A. “The five-second rule probably should become the zero-second rule,” said Dr. Roy M. Gulick, chief of the division of infectious diseases at Weill Cornell Medical College. “Eating dropped food poses a risk for ingestion of bacteria and subsequent gastrointestinal disease, and the time the food sits on the floor does not change the risk.”
In general, if there are bacteria on the floor, they will cling to the food nearly immediately on contact, Dr. Gulick said. Factors that influence the risk and the rate of bacterial transfer include the type of floor; the type of food; the type of bacteria; and how long the bacteria have been on the floor.
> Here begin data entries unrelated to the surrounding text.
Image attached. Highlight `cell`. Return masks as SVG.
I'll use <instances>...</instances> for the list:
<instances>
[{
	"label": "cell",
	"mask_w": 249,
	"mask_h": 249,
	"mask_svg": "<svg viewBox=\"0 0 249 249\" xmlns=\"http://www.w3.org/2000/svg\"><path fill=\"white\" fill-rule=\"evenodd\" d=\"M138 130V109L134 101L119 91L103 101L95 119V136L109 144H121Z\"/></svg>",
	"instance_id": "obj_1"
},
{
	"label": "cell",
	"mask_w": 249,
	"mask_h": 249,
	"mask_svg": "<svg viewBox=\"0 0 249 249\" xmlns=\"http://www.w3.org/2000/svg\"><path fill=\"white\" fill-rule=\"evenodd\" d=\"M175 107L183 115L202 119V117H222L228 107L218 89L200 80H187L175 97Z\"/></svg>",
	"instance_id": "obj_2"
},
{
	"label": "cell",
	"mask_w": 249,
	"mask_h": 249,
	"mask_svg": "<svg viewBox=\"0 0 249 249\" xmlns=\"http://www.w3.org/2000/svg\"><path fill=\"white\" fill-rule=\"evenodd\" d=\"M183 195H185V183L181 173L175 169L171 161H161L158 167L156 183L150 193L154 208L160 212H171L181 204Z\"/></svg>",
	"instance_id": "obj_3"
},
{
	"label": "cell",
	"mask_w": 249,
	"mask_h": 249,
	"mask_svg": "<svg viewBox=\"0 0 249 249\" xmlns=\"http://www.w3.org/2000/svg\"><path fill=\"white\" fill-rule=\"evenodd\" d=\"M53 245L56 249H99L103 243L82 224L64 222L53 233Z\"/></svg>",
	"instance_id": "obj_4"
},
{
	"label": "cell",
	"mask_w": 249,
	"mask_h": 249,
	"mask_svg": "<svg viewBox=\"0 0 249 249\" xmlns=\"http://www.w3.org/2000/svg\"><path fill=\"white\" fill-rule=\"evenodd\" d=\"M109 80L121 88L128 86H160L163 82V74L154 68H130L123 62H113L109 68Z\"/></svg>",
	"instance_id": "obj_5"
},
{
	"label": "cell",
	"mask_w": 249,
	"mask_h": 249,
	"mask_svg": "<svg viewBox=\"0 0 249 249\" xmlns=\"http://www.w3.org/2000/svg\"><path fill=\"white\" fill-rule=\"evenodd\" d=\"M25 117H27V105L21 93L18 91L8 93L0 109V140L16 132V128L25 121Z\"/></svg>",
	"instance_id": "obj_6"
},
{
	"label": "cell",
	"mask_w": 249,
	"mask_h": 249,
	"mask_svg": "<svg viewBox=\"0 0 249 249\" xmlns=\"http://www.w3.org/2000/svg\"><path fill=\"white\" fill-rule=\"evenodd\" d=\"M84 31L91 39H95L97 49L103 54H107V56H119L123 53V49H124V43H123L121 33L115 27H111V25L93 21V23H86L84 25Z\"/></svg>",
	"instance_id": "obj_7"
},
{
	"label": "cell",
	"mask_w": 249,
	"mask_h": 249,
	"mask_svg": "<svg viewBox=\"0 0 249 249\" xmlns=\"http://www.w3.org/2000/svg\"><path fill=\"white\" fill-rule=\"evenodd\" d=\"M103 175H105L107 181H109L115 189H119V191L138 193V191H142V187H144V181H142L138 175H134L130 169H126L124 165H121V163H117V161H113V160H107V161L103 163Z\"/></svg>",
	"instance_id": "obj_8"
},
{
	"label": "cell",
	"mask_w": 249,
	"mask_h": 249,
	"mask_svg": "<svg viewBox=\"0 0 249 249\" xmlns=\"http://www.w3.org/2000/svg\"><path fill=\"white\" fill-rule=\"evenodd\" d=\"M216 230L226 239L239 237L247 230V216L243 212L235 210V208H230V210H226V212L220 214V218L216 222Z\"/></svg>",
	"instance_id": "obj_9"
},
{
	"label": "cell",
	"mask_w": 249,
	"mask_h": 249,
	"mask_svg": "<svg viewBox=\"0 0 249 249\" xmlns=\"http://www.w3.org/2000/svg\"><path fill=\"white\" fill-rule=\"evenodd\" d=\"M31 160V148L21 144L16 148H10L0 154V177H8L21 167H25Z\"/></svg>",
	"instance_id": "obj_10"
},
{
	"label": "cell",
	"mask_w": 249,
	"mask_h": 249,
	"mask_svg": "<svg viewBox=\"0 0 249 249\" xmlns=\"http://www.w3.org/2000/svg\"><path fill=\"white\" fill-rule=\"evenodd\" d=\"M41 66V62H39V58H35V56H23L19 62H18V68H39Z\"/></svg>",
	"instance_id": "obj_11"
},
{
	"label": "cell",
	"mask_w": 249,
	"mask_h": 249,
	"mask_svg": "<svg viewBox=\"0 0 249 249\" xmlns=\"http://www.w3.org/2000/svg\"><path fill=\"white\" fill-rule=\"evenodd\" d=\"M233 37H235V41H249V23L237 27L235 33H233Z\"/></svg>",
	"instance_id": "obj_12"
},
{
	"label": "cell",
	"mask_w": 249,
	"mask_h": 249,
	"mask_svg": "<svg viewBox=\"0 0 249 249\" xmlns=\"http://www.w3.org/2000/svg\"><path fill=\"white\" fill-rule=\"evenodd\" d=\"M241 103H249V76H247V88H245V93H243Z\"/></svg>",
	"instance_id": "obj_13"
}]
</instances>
In a study published in 2006 in The Journal of Applied Microbiology, Clemson University researchers tested salmonella placed on wood, tile or carpet, and dropped bologna on the surfaces for 5, 30 or 60 seconds. With both wood and tile, more than 99 percent of the bacteria were transferred nearly immediately, and there was no difference by the time of contact. Carpet transferred a smaller number of bacteria, again with no difference by contact time. The amount transferred decreased over hours, but there were still thousands of the bacteria per square centimeter on the surfaces after 24 hours, and hundreds survived on the surfaces for as long as four weeks. As few as 10 salmonella bacteria can cause gastroenteritis.